● **Extrait du document**:
◆ ◆ ◆ ◆ ◆

Dans mon nouveau logement j’ai vecu fort tranquille trois seules semaines. Le comte Stratico arriva à Florence avec le chevalier Morosini son eleve agé alors de dixhuit ans. Je n’ai pu me dispenser de l’aller voir. La jambe qu’il s’etoit cassée n’avoit pas encore regagné sa force, il ne pouvoit pas sortir avec son eleve qui ayant tous les vices de la jeunesse lui fesoit toujours craindre des malheurs. Il me pria de tacher de me l’attacher, et de devenir s’il étoit necessaire le compagnon de ses plaisirs pour ne pas le laisser aller seul où il auroit pu lui arriver mille malheurs trouver compagnie mauvaise ; et dangereuse.

Cela interrompit mes études, et altera mon systeme de paix : j’ai dû par sentiment devenir le compagnon des débauches du jeune homme. C’étoit un effrené qui n’aimoit ni aucune espece de litterature, ni la compagnie noble, ni les gens sensés : monter à cheval pour tuer les chevaux allant à bride abbattue, ne craignant jamais de se tuer lui même, boire toute sortes de vins jamais content que lorsqu’il avoit perdu la raison, et se procurer le plaisir brutal avec des femmes prostituées que souvent il battoit etoient ses uniques seules passions. Il tenoit un valet de louage qui par accord étoit obligé de lui fournir tous les jours quelque fille ou femme qui dans la ville de Florence ne connoissoit pas pour n’auroit pas été connue pour femme publique.

◆ ◆ ◆ ◆ ◆

● **Consigne 1**: Résumez en deux phrases l'extrait sur le chevalier Morosini.
● **Consigne 2**: Recopiez tout l'extrait sur le chevalier Morosini, depuis "Dans mon nouveau" jusqu'à "mauvaise ; et dangereuse.".

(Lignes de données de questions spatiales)
◆ ◆ ◆ ◆ ◆

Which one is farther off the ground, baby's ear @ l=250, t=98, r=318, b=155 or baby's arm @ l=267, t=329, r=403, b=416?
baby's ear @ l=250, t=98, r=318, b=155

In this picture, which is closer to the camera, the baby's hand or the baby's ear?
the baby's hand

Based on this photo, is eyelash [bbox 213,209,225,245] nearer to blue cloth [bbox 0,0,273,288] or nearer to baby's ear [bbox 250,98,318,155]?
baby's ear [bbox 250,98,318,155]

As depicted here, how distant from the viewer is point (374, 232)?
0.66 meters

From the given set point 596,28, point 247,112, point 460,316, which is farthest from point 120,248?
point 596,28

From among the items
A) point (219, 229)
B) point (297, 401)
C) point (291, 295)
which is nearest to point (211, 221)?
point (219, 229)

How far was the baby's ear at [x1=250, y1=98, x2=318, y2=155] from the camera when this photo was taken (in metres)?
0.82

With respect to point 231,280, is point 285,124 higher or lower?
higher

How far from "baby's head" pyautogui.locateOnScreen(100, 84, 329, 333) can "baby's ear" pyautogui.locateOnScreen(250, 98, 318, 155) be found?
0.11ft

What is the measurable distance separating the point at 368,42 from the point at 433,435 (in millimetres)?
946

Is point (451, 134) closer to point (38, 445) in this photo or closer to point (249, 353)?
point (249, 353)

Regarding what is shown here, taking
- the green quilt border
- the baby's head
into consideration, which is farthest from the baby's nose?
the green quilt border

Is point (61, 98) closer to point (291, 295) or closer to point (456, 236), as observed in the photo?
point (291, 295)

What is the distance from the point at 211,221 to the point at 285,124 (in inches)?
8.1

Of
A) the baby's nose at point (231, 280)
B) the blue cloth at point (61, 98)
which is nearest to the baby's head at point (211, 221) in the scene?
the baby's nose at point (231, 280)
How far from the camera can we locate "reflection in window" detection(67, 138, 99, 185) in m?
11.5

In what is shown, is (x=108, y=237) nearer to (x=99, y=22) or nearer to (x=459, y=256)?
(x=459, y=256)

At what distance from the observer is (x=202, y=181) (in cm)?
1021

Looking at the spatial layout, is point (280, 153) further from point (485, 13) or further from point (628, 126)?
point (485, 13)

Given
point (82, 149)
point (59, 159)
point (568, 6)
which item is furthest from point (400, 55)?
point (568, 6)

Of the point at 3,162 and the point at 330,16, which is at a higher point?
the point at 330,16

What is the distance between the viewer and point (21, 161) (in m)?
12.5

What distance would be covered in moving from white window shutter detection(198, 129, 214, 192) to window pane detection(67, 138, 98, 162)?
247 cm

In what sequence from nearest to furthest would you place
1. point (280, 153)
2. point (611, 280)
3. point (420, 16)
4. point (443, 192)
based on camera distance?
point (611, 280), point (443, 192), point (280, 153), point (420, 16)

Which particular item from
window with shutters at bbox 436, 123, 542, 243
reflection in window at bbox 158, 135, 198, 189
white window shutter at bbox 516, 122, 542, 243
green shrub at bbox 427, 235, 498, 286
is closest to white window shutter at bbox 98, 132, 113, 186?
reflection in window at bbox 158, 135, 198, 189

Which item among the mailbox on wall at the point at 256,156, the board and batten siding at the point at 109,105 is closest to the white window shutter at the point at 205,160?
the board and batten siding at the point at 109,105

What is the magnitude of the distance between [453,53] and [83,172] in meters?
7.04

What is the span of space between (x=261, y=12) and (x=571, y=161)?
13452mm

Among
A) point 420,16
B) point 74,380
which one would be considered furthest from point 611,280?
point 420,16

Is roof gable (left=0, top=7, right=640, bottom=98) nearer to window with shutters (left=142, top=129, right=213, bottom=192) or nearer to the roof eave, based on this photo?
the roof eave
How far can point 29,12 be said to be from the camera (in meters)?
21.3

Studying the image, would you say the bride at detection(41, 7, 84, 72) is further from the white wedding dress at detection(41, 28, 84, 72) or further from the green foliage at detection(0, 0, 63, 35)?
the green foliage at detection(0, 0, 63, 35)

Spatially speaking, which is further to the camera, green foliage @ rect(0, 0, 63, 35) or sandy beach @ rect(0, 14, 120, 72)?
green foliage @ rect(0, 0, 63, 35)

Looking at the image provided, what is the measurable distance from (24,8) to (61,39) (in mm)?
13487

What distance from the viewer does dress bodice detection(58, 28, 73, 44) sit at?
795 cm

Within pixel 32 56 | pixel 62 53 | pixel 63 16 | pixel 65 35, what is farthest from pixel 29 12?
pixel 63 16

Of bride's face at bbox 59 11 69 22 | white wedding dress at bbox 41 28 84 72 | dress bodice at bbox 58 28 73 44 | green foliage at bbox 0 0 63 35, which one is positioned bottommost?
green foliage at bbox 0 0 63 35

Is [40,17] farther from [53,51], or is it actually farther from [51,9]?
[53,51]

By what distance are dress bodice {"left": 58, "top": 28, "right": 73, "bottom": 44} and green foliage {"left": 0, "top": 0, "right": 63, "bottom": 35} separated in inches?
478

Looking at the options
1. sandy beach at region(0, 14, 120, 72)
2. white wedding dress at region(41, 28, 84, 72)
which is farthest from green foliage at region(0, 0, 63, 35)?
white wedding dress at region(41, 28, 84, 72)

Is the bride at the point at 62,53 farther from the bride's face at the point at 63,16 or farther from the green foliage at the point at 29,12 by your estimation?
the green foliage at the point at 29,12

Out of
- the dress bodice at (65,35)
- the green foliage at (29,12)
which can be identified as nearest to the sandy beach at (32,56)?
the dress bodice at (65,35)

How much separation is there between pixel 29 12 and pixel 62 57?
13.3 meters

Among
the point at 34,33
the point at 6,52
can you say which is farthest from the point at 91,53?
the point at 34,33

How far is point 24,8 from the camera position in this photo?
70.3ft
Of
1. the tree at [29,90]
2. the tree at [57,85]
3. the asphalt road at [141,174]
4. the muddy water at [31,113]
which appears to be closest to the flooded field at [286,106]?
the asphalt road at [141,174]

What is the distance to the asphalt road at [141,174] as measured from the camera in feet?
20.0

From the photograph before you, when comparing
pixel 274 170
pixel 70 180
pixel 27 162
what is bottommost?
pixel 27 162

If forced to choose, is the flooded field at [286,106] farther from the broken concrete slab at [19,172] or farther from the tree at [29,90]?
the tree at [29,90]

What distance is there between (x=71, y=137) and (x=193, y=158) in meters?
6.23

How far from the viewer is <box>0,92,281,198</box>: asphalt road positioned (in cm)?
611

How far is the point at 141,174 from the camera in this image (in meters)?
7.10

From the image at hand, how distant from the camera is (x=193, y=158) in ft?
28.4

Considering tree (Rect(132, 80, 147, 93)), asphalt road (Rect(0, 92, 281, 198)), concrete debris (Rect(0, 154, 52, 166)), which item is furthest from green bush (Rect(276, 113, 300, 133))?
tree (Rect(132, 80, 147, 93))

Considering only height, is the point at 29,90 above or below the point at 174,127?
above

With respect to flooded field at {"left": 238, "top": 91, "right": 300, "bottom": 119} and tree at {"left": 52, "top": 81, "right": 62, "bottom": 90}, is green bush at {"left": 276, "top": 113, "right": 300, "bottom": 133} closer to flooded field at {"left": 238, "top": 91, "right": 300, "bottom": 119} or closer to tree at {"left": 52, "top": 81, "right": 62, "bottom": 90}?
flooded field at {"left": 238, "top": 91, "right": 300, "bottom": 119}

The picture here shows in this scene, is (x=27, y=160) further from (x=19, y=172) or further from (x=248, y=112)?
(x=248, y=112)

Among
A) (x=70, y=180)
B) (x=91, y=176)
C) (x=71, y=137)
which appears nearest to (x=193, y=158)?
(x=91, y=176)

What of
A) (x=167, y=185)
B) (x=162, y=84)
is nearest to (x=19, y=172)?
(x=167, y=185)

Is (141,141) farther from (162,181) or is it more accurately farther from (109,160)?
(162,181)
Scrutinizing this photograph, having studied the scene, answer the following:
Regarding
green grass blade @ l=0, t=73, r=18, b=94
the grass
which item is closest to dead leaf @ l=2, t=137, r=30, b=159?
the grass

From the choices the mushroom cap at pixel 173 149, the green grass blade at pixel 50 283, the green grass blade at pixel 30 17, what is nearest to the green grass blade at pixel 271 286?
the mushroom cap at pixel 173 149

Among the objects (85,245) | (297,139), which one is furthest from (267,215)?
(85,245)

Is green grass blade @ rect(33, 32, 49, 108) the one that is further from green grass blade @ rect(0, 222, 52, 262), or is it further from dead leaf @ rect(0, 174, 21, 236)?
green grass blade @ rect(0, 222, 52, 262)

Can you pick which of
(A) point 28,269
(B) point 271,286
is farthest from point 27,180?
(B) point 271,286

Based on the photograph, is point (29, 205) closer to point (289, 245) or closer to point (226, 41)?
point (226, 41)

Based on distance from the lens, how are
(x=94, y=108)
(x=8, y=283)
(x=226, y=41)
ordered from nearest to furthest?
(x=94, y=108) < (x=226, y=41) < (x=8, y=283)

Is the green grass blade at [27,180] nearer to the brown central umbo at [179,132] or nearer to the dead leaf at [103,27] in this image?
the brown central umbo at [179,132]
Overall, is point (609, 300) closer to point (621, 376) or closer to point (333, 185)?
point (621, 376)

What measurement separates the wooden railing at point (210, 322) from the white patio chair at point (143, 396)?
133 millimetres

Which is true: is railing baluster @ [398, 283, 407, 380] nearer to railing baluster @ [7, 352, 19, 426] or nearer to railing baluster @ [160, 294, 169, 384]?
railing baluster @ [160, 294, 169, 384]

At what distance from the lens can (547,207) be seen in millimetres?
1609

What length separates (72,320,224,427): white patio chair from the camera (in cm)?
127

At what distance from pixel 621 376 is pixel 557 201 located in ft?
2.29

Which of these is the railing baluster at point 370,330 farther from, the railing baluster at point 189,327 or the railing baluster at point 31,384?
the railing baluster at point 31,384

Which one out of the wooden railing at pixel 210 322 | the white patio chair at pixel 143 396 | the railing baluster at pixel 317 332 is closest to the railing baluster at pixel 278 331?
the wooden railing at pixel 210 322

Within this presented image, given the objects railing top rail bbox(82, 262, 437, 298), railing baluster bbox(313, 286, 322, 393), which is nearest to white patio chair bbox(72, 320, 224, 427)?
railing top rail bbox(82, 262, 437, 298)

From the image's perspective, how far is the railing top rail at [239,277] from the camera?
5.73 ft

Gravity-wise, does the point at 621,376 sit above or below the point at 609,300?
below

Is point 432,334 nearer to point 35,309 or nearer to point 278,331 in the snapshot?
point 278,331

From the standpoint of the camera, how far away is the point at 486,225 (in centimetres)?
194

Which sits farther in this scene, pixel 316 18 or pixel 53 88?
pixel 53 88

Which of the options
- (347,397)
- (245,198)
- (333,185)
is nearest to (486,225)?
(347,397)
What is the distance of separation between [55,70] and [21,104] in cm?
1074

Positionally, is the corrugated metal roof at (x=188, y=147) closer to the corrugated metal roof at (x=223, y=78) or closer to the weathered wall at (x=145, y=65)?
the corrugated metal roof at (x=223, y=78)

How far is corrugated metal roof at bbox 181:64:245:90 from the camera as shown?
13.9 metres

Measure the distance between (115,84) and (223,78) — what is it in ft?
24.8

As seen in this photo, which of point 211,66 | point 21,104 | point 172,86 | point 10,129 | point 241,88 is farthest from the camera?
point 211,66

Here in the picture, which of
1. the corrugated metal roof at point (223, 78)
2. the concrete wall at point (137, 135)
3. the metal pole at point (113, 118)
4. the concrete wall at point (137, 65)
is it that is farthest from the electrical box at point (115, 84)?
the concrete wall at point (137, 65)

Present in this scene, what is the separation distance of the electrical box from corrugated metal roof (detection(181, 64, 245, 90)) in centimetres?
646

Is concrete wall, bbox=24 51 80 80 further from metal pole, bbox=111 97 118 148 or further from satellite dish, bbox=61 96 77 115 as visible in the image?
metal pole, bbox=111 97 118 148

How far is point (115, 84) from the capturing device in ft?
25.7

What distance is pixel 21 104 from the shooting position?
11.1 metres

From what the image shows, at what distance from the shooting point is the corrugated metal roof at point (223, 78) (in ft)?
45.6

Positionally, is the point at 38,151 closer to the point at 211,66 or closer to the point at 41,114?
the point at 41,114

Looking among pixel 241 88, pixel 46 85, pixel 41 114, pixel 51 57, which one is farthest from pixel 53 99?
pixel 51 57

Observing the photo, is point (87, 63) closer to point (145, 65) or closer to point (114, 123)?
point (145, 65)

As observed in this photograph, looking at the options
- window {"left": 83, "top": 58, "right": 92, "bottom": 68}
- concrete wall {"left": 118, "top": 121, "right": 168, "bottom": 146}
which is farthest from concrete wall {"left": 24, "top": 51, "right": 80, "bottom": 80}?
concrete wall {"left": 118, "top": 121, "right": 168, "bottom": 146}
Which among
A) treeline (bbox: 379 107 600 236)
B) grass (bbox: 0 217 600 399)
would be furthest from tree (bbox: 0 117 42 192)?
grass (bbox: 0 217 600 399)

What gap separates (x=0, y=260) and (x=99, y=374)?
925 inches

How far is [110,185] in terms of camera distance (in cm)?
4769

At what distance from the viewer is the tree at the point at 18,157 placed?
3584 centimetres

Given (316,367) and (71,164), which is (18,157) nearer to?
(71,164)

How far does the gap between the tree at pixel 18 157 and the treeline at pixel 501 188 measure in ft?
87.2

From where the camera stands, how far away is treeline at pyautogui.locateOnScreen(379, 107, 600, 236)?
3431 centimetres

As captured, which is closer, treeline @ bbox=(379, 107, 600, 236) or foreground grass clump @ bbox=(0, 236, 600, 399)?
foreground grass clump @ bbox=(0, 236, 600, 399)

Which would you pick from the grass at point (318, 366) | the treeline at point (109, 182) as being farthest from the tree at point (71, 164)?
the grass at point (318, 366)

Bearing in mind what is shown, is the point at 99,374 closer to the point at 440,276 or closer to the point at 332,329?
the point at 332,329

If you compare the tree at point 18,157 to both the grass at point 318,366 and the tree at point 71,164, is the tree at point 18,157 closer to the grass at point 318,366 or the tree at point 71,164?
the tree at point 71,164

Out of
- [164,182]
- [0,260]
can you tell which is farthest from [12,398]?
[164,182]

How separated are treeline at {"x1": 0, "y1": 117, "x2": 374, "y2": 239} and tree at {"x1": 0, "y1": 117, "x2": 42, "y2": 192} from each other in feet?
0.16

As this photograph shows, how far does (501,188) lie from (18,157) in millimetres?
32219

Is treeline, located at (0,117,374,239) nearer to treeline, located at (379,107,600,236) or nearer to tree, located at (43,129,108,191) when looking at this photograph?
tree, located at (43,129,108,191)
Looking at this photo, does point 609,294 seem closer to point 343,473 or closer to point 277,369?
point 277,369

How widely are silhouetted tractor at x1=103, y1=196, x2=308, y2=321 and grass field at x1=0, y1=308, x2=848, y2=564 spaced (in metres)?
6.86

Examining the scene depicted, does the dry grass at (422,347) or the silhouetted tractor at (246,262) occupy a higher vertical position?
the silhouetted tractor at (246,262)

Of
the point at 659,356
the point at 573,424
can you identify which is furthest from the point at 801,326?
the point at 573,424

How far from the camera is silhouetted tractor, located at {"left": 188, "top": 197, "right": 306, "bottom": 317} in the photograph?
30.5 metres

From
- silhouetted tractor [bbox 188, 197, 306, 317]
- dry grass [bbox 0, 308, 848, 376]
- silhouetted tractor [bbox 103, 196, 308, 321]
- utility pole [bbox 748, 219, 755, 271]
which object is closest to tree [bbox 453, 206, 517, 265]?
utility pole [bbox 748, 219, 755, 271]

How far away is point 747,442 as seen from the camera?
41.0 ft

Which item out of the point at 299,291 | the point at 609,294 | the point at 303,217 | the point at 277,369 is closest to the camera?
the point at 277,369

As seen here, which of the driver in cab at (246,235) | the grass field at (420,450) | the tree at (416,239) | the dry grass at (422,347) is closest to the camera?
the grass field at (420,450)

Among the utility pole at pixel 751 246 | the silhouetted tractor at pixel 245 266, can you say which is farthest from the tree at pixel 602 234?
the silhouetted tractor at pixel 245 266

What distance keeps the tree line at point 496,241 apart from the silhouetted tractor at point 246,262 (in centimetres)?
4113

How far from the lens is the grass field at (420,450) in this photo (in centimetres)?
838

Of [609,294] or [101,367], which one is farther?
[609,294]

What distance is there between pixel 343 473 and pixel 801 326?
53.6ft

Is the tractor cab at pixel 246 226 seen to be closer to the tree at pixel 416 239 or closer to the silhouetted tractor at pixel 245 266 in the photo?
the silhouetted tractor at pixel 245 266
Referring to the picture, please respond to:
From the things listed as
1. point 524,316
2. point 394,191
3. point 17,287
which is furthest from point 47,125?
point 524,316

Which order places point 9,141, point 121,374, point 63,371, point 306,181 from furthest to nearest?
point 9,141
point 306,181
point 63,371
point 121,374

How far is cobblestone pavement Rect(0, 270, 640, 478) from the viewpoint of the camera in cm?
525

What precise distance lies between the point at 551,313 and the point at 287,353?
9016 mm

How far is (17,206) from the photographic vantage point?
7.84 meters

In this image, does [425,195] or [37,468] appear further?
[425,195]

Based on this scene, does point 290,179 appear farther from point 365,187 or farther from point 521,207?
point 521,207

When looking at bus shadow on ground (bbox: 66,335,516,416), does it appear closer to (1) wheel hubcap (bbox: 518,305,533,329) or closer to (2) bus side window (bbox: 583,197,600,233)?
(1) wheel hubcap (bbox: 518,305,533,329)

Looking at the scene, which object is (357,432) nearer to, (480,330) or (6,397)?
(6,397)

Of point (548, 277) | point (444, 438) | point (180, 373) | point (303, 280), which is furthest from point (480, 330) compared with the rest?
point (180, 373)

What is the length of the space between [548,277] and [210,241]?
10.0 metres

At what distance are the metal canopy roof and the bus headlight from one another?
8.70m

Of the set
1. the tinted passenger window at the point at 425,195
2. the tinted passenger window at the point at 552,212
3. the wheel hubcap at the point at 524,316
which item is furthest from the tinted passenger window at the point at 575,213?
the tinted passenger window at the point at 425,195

◆ ◆ ◆ ◆ ◆

● **Réponse finale 1**: Trois semaines après une installation paisible dans un nouveau logement, le comte Stratico arrive à Florence avec son élève de dix-huit ans, le chevalier Morosini. Sa jambe cassée l'empêchant de sortir, il demande qu'on devienne le compagnon du jeune homme, ce qui interrompt des études et oblige à partager les débauches d'un garçon effréné, passionné seulement par les chevauchées à bride abattue, l'ivresse et les prostituées qu'il bat souvent.

● **Réponse finale 2**:
Dans mon nouveau logement j’ai vecu fort tranquille trois seules semaines. Le comte Stratico arriva à Florence avec le chevalier Morosini son eleve agé alors de dixhuit ans. Je n’ai pu me dispenser de l’aller voir. La jambe qu’il s’etoit cassée n’avoit pas encore regagné sa force, il ne pouvoit pas sortir avec son eleve qui ayant tous les vices de la jeunesse lui fesoit toujours craindre des malheurs. Il me pria de tacher de me l’attacher, et de devenir s’il étoit necessaire le compagnon de ses plaisirs pour ne pas le laisser aller seul où il auroit pu lui arriver mille malheurs trouver compagnie mauvaise ; et dangereuse.